美味くはないが、これしか食べる物が無かったら我慢できると思う。
ディータも文句を言わずに食べている。
口がさっぱりして肉の食事が進んだ。
やることがない。
「不味いわね。一雨来るわ」
フラッチェが雲を見てそう言った。
びしょ濡れは体力を奪う。
性魔法で土の家を作るのも手だな。
それで行こう。
「【性魔法】土の家」
ディータが土の家を作った。
形はかまくらそっくり。
雨だと土を削るかも知れないな。
フラッチェが土の家の上に葉っぱを敷いた。
俺とディーダも真似したが、どれだけ効果があるやら。
「一応乾燥も掛けてくれるか」
「駄目よ、土の家が割れちゃう。
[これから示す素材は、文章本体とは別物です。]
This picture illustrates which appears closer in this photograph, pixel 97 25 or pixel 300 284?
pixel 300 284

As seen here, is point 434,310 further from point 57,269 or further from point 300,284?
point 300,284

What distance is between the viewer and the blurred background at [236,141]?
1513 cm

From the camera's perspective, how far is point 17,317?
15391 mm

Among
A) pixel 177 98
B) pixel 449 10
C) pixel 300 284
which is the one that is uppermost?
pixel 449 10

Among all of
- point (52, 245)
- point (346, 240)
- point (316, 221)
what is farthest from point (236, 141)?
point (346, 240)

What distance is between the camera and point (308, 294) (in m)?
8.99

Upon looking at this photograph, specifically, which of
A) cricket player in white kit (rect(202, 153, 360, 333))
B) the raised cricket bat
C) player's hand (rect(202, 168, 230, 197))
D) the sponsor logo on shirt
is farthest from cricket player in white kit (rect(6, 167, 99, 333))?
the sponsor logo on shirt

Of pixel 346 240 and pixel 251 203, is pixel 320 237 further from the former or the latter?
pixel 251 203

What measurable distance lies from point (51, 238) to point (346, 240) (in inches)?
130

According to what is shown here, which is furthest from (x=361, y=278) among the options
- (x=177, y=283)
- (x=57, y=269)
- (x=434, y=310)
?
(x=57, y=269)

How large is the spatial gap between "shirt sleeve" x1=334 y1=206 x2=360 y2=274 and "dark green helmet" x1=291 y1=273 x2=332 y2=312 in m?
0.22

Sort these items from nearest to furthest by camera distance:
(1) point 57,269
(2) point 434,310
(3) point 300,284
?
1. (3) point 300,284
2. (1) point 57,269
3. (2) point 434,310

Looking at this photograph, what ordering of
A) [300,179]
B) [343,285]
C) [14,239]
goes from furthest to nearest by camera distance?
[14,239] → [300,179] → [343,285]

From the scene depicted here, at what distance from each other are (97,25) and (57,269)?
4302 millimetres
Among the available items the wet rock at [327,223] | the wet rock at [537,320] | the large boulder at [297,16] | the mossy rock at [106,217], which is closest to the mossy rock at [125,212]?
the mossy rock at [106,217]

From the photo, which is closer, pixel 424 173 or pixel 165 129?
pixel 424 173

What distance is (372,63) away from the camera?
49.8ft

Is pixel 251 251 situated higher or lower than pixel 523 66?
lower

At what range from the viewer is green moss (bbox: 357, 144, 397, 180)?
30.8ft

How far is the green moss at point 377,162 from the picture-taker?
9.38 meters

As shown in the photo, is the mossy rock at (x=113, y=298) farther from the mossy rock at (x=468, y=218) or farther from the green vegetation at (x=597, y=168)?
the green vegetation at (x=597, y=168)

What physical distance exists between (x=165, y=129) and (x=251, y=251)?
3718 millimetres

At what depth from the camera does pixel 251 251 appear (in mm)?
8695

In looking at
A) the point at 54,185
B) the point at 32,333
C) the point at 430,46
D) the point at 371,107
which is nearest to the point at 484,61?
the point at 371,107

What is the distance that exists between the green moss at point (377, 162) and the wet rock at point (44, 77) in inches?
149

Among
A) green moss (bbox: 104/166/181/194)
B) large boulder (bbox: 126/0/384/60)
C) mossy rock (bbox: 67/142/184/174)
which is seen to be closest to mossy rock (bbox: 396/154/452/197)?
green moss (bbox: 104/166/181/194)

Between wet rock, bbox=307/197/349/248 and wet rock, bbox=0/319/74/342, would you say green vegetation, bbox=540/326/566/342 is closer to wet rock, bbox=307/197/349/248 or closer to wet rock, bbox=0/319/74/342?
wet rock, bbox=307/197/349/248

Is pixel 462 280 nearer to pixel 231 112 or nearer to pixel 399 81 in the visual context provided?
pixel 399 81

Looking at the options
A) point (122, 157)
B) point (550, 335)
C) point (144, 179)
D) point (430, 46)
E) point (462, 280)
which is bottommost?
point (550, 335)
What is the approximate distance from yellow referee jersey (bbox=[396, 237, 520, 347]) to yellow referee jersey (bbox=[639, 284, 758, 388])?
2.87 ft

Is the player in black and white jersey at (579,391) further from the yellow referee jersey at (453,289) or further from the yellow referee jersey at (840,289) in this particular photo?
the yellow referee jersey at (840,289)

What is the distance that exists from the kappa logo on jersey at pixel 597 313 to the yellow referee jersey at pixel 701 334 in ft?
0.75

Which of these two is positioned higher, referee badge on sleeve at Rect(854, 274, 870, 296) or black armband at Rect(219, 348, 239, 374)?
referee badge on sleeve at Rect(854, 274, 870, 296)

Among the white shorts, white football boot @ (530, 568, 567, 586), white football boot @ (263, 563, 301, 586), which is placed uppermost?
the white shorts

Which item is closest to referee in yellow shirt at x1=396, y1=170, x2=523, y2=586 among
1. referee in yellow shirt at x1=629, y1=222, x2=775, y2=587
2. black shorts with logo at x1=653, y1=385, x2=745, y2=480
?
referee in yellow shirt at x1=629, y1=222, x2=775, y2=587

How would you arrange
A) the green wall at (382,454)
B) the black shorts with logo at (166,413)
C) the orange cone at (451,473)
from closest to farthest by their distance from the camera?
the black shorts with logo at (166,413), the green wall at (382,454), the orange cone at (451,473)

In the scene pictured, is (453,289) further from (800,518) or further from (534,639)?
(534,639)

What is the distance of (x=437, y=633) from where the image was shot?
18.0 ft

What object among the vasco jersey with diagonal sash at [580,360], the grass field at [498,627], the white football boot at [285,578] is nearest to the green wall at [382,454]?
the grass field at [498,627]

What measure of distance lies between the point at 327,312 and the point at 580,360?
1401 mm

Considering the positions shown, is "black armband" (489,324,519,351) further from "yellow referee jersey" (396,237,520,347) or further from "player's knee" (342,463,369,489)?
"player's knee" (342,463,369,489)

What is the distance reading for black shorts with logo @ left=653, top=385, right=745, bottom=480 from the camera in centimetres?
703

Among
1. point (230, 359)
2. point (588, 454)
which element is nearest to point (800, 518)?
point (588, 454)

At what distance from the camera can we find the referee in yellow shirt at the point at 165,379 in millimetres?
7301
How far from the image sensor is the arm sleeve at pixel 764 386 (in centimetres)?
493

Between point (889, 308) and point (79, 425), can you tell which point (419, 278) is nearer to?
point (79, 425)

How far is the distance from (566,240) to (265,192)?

それより乾いている枝を集めるの」
そんな落とし穴があるとは、フラッチェは賢いな。
きっと経験しているのだろう。
枝を集めると雨がポツリと落ちてきた。
そして豪雨になった。
土の家が削られるのが分かる。
周りに掘った溝に泥水が流れているから。
生き埋めにならないように気を付けないと。
なんとか土の家は持ったようだ。
そして、ゾンビみたいな奴らが現れた。
騎士学園の生徒だ。
食い物にもありつけず、夜も眠れず、雨に打たれてヘロヘロ状態だ。
焚火ぐらいしろよ。
俺も鬼じゃない。
「停まれ、金貨1枚で焚火と干し肉を提供しよう。奪うなどと考えるな。こっちとの体力差を考えろ」
「分かった」
性魔法で火を点けて焚火を楽しむ。
干し肉も炙るとまた美味い気がする。
不思議なものだ。
「虫はどうやって追い払ったんだ?」
ヘロヘロだった生徒が聞いてきた。
「黒気だ。薄くても虫ぐらいは殺せる」
「黒気というとネジル教徒のか。この地獄から逃れられるなら、教徒にでもなんでもなる」
生徒を教徒にしてやった。
邪気を嬉しそうに出す生徒。
「分かっていると思うが善行しろよ」
「ああ、手始めに虫に悩んでいるやつらを助けよう。助け合わないとな。すまなかった。仲間を襲うなど騎士の行為ではない」
「未遂だろ」
「そうだが。謝りたい」
「謝罪を受け入れよう」
ヘロヘロの生徒がいくぶん生気を取り戻して、去って行った。
それから小遣い稼ぎをしながら、サバイバル訓練を終えた。
もう肉はもういい。
玉子掛けご飯が食べたい。
玉子掛けご飯なら金貨1枚払ってもいい。
帰って食べた玉子掛けご飯のなんと美味しい事。
とうぶん玉子掛けご飯だけで良い。